Is that enough to make me use macros?  No.  If I have to write the code
in a somewhat contorted way, e.g.

    vred2 :: !(Number Number Number -> Number) Number Vector Vector -> Number
    vred2 f a xs ys =
      loop a xs ys
      where loop a [] [] = a
            loop a [x:xs] [y:ys] = loop (f a x y) xs ys

then I'll do it.  If I have in addition to write a pragma

    :: pragma :: f inline
    :: pragma :: f macro

or something weird, I'll do that too.  But if I have to use a special
macro syntax in order to get good performance, I might as well use C.

#define VRED2(nm,fn) \
  double nm(int n, double const *x, double const *y, double a) { \
    while (n-- != 0) a = fn(a,*x++,*y++); \
    return a; \
  }
#define DOTMAC(a,x,y) ((a)+(x)*(y))
VRED2(vdot, DOTMAC)

The C code is even the same size as the Clean code.

I'm especially reluctant to use macros since the manual does not describe
the semantics of macros clearly and explicitly warns that error messages
may be cryptic if macros are used.

I've been telling students that one of the reasons functional languages
are good is that it's easier for the compiler to make inlining decisions
and to do inlining than in languages with all sorts of side effects and
order dependencies.  In the future, do I have to tell them "provided the
compiler writer is Jeff Siskind"?  I really want to *honestly* tell
these students that functional programming is elegant *and* practical.
If that means switching to Mercury instead of Clean, I'll do that too.

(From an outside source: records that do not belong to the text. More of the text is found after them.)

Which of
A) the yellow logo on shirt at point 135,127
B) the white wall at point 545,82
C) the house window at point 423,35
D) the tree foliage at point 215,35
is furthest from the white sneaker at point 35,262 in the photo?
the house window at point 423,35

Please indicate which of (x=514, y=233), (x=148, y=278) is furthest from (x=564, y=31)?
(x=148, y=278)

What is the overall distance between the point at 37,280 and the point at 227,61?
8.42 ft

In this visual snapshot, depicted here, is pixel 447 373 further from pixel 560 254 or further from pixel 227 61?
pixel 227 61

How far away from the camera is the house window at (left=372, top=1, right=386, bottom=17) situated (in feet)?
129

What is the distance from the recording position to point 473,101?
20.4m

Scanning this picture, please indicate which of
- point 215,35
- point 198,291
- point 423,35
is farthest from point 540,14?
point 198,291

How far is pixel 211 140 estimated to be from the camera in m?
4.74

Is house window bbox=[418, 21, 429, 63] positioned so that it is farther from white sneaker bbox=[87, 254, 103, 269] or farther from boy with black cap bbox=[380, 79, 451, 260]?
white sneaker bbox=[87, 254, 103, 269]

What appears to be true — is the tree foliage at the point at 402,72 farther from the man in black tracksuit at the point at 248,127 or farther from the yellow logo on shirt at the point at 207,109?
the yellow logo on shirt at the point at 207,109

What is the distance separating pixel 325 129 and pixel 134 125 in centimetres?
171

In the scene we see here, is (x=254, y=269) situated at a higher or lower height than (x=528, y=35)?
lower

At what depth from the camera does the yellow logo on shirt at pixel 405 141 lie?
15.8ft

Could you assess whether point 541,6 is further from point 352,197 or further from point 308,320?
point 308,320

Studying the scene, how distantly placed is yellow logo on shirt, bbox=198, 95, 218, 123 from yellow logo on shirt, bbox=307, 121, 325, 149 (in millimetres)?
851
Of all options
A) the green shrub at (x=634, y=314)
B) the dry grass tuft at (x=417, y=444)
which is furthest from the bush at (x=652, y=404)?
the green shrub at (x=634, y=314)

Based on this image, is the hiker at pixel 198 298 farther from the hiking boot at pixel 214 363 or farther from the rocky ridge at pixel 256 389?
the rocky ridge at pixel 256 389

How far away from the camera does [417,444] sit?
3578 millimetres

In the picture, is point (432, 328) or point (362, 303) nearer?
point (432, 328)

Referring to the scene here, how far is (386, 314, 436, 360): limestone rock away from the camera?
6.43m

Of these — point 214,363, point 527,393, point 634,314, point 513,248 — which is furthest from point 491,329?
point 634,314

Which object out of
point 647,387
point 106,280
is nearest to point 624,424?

I do appreciate that the Clean team has limited time, limited manpower,
and limited money, and that there are all _sorts_ of things they need
to do yesterday.  But my C compilers (UNIX, MacOS) make inlining decisions
without any help ('inline' has been added to C9x at about the time that
it stopped being useful!), the Eiffel compiler I have makes inlining
decisions without any help, and the Ada compiler I use just needs a
pragma (and can probably manage without it).  If it only made a few percent
difference, who'd need it.  But a factor of better than four?